Nicht minder interessant ist die Bebauung auf der Westseite des St.-GuidoStifts-Platzes, wenngleich aus verschiedenen Gründen nicht so einheitlich wie die Ostseite, die denn auch mit den Häusern 7 – 9 – 11 eines der seltenen erhaltenen barocken Bauensembles unserer Stadt darstellt. Nr. 4: Die einst bekannte Gaststätte „Zum Weidenberg“ könnte heute auf eine fast 300-jährige Bau- bzw. 200-jährige Gasthofsgeschichte zurückblicken, wenn sie nicht im Februar 1972 abgerissen worden wäre, um einem Neubau der LIGA Platz zu machen. Seinen Namen erhielt der Gasthof 1830/31. Ab 1863 im Besitz der Familie bzw. der Witwe Hoffmann, folgt auf sie für einige Jahre ihr Schwiegersohn Jakob Bregenzer, zuvor Wirt im bekannten Pfälzer Hof (Maximilianstr. 13). Seit Mitte 1900 besitzt und führt den „Weidenberg“ das Ehepaar Heinrich und Maria Detzner fast fünfzig Jahre, danach ihre Töchter Elisabeth Jester und Eugenie Schey. 1951 wird „Liesl“ Jester Alleinbesitzerin des traditionsreichen Treffpunkts – zu Beginn von Fuhr- und Bauersleuten der Speyerer Umgebung, später zahlreicher Hörer und Dozenten der Hochschule für Verwaltungswissenschaften. Vor Abriss des Anwesens 1972 nimmt Liesl Jester Mobiliar und vor allem das weithin bekannte Orchestrion in ihren „neuen“ Weidenberg in die St.-Guido-Straße mit.
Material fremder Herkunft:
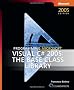Programming Microsoft Visual C# 2005: The Base Class Library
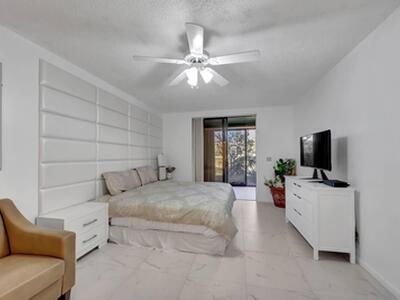 7844 La Mirada Drive, Boca Raton, FL 33433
Er bestand bis 1995 und wird weiter bestehen – wenn auch an anderem Ort: Das vollständige Mobiliar gab Liesl Jester an das Bruchsaler Museum für Mechanische Musikinstrumente, wo die Wirtschaft in einem eigenen Raum originalgetreu aufgebaut wurde.
Nr. 6: Noch heute vielen Speyerern als Villa Seithel bekannt. Das Grundstück gehörte einst zur Gaststätte Weidenberg, mit etwa der gleichen Fläche. Im Oktober 1886 wird es als „Pflanzgarten am St.-Guido-Stifts-Platz, neben dem Hirschgrabenweg und einem anderen Weg“ bezeichnet, und von dem Speyerer Ziegeleibesitzer Georg Gund junior (1856-1931), Initiator der Vereinigten Speyerer Ziegeleiwerke“ (1889) erworben, der hier seine repräsentative und werbewirksame Villa erbauen lässt; eineinhalbgeschossig, in gelbem Backstein, mit roter Sandsteingliederung. 1902 verkauft er seine Villa samt dazugehörigem Baum- und Ziergarten (insgesamt 940 m2). Er lässt sich später in Basel nieder. 1937 erwirbt der praktische Arzt Dr. Willibald Rackl (1892-1942) das Anwesen und richtet eine Praxis ein. Seine Witwe verkauft an Dr. Reinhard Seithel, der sich seinerseits hier Anfang 1959 niederlässt. Der Hals-Nasen-Ohren-Facharzt wirkt – auch als Klinikarzt – fast ein halbes Jahrhundert in Speyer, wird besonders bekannt als Verfechter der Neuraltherapie, insbesondere zur Schmerzbekämpfung. Er stirbt Ende der 1980er Jahre. Die Seithel-Erben haben das platzprägende Eckanwesen inzwischen veräußert. Erfreulich ist, dass die neuen Eigentümer das Gebäude außen, aber auch innen, fast unverändert in seiner Baustruktur erhalten haben (Diele mit Waschbrunnen, kassettierte Decken, Wandverkleidungen, Sprossenfenster, usw.).